Tasks for this exercise —
[A] According to the optical filters article, what wavelength range does visible light cover?
[B] Quote the optical filters article word for word, everything from "Electromagnetic spectrum covers" down to "transmit shorter wavelengths.".
[C] Continue the optical filters article from the point where it stops.

Posted on: Friday, April 22nd, 2022  In: Deep Dive into Optics

Electromagnetic spectrum covers many wavelength regions from Gamma ray, X ray, ultraviolet (UV), visible light, infrared (IR) to radio wave. Visible light is the portion of the electromagnetic spectrum that the human eye is capable of detecting. Visible light has a wavelength range from 380 to 780nm and different wavelengths appear to human eye as different colors.

An optical filter selectively transmits light of different wavelengths while absorbing or blocking the remainder. These filters usually pass long wavelengths only (longpass filter), or short wavelengths only (shortpass filter), or a certain wavelength range (bandpass filter), or multiple wavelength regions (multi-bandpass filter).

Types of Filters

Longpass filters suppress shorter wavelengths and transmit longer wavelengths while shortpass filters suppress longer wavelengths and transmit shorter wavelengths.

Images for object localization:
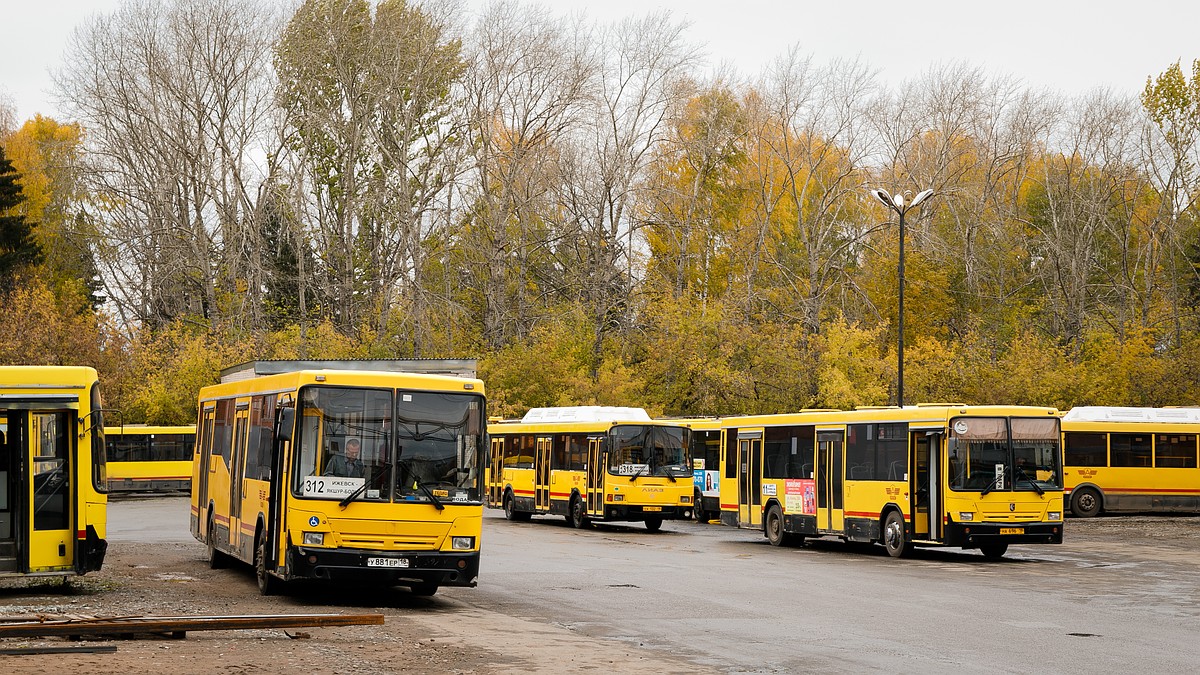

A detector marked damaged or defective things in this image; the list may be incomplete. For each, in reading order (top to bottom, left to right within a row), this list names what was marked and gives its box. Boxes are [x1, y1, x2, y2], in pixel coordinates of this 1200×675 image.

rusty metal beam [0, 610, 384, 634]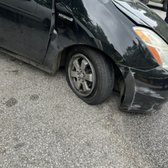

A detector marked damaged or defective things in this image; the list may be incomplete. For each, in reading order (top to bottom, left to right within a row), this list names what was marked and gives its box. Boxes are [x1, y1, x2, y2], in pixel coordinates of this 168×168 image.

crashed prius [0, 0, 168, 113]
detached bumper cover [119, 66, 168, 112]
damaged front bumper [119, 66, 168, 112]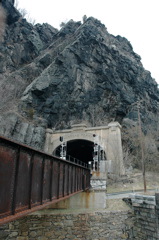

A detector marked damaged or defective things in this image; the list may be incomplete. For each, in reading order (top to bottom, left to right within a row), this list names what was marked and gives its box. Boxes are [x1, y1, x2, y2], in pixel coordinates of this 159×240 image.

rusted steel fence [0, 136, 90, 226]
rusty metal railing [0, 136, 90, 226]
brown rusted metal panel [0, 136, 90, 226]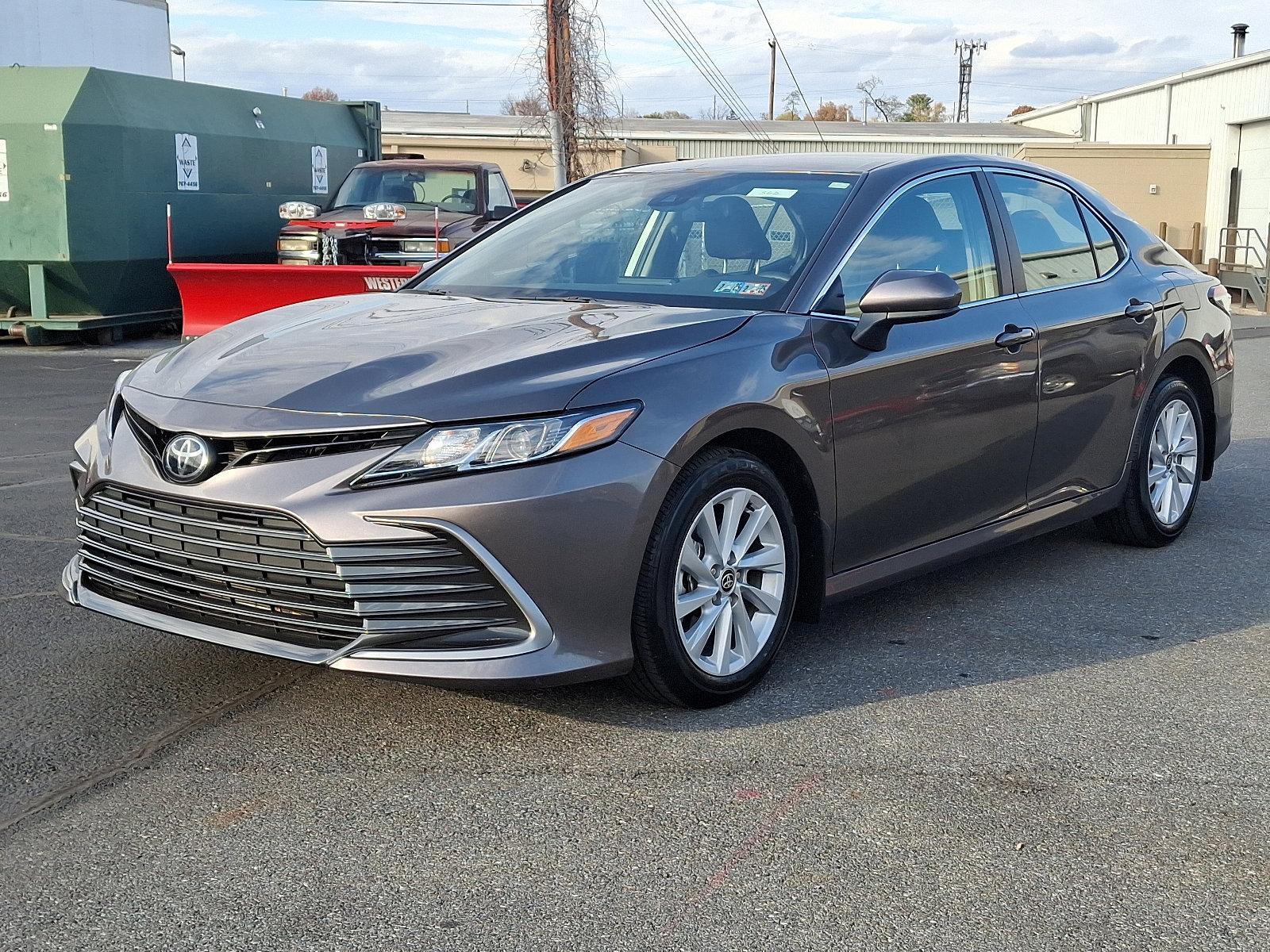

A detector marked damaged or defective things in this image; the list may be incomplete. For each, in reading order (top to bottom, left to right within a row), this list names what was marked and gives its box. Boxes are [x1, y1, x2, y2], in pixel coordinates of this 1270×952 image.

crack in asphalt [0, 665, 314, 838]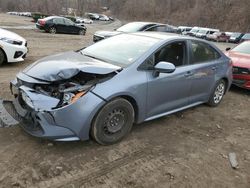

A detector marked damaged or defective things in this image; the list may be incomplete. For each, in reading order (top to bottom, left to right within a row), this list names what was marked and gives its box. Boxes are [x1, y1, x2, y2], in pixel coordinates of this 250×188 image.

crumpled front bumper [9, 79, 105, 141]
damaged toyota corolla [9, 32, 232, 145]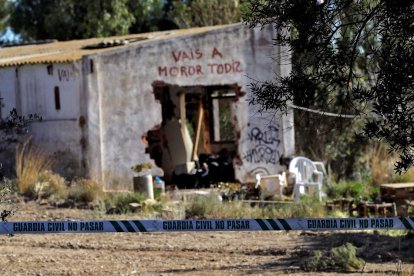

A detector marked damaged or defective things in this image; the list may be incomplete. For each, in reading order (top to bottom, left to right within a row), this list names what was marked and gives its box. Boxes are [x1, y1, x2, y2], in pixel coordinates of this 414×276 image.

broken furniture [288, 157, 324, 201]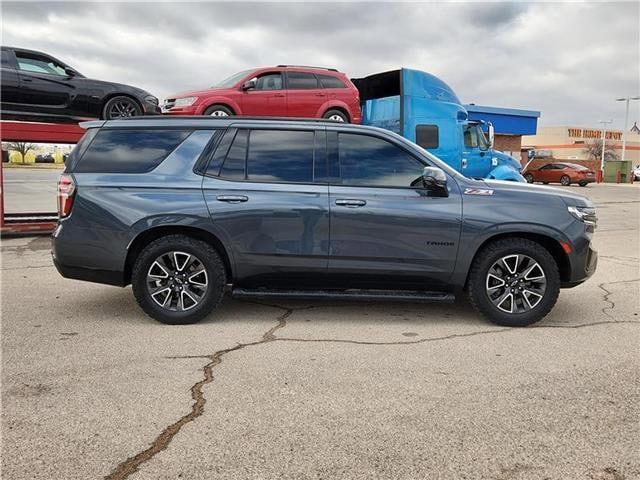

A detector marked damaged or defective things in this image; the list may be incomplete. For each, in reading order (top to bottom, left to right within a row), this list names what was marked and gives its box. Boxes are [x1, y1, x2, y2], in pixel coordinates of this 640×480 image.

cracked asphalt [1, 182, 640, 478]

Outputs in order —
[A] 380 to 780nm

[B]
Electromagnetic spectrum covers many wavelength regions from Gamma ray, X ray, ultraviolet (UV), visible light, infrared (IR) to radio wave. Visible light is the portion of the electromagnetic spectrum that the human eye is capable of detecting. Visible light has a wavelength range from 380 to 780nm and different wavelengths appear to human eye as different colors.

An optical filter selectively transmits light of different wavelengths while absorbing or blocking the remainder. These filters usually pass long wavelengths only (longpass filter), or short wavelengths only (shortpass filter), or a certain wavelength range (bandpass filter), or multiple wavelength regions (multi-bandpass filter).

Types of Filters

Longpass filters suppress shorter wavelengths and transmit longer wavelengths while shortpass filters suppress longer wavelengths and transmit shorter wavelengths.

[C]
Bandpass filters have high transmission for a certain wavelength range while blocking other wavelengths, i.e. filter out unwanted light spectrums. These types of filters are referred to by the transmission wavelength range, also known as the passband, which they are designed to transmit.

A Multi-bandpass filter can have high transmission at multiple wavelength regions while blocking other wavelengths of the light.

Notch filters block a certain wavelength range while allowing the light on either side of that range to pass through. These filters are the inverse of a bandpass filter.

Neutral density filters reduce or modify the intensity levels of all wavelengths (or colors of light) equally, resulting in no change in hue or color rendition, similar to a pair of sunglasses blocking the light coming into the glass in a neutral way without changing the color of the light.

Typical Applications

Optical filters are used in photography, optical instruments, color lighting, astronomy, and are essential in fluorescence microscopy and spectroscopy.

Fluorescence filters, used in fluorescence microscopy systems, are typically longpass or dichroic, shortpass, and bandpass filters.

Laser line filters (extremely narrow bandpass filters), are used in laser scanners and other laser devices. They prevent distortion of measurement signals and increase image contrast and are also used to screen out all unwanted laser background radiation and ambient light.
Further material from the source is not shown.